KINSLEY, Kan. (KSNW) – The same milo often used to feed cattle could end up in your next cocktail.
A man in Kinsley, Kansas, has figured out how to turn the grain sorghum into vodka and a small business.
“Making drinking liquor from 100% sorghum grain is unique to the world,” said Tim Kyle, as he demonstrated the still he set up.
He uses milo because it grows easily in Kansas, but turning it into vodka is anything but easy.
“From when I put the grain in until it gets in the bottle takes about three weeks,” said Kyle.
Not only are there several steps to ferment the grain and then distill it, but Kyle is the only employee.
“I’m a one-man band right now because I’m the only one I can afford,” he said with a smile.
From the production of the vodka to the bottling of it, Kyle does it all by hand. He puts a label on each glass container, uses a filling machine to add the liquor, and then corks and shrink-wraps each bottle.
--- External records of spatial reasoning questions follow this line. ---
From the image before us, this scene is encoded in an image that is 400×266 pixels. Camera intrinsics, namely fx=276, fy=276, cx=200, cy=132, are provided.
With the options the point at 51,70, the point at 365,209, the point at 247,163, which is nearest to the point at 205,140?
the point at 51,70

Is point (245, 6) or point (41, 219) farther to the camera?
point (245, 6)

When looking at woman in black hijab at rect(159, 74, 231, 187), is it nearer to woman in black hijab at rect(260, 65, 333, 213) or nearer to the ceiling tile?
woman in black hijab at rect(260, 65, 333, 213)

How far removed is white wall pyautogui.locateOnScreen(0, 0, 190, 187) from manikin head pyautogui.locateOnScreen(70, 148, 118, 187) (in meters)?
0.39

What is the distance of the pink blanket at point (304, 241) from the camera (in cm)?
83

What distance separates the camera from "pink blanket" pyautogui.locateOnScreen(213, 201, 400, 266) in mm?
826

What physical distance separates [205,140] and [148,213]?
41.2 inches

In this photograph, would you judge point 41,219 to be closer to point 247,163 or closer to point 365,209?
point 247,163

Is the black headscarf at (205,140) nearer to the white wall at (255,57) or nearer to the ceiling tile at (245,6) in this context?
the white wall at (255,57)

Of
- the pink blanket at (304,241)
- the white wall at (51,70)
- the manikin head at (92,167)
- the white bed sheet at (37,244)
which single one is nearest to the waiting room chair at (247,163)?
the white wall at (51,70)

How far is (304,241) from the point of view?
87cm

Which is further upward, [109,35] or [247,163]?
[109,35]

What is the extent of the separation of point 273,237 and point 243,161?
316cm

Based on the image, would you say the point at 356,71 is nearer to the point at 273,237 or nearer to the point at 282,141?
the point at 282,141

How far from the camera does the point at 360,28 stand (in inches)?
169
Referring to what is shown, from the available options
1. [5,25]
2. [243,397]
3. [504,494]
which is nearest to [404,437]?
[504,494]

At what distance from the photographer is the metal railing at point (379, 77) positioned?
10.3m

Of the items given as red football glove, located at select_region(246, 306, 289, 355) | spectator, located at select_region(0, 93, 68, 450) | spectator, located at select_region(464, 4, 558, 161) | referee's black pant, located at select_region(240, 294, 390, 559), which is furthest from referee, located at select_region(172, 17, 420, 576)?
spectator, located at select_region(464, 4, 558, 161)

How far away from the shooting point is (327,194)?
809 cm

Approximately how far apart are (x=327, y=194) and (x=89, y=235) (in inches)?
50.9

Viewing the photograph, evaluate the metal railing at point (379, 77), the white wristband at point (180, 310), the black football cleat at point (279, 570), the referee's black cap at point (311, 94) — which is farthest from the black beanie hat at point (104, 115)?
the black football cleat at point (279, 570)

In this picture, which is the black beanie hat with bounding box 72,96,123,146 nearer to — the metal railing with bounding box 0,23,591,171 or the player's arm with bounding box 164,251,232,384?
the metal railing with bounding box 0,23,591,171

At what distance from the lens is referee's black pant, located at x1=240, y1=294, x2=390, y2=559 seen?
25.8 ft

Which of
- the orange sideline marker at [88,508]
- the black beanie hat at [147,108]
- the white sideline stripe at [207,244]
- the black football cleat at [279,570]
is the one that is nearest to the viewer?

Even the name of the liquor, “Ornery Brother,” is personal.
“Let’s just say for the four or five generations I’m aware of, I don’t know a male in my family that doesn’t qualify,” he said laughing.
Kyle opened his micro-distillery in a once-vacant building in downtown Kinsley.
“They’re just happy we’ve taken a building that was basically abandoned in the 1990’s and are putting it back to use.”
Someday, he hopes to create a few jobs for the town.
“The help I’ve gotten from everybody in the community makes it feel much more like a communal effort instead of a one man, one guy against the world kind of thing,” said Kyle.
But right now, he can barely keep up with demand from liquor stores. With every box he sells, this “Ornery Brother” is becoming a legitimate success.
The milo vodka is now available in more than 100 liquor stores in Kansas.
If you are not a fan of vodka, just wait– Kyle is also working on a recipe for gin!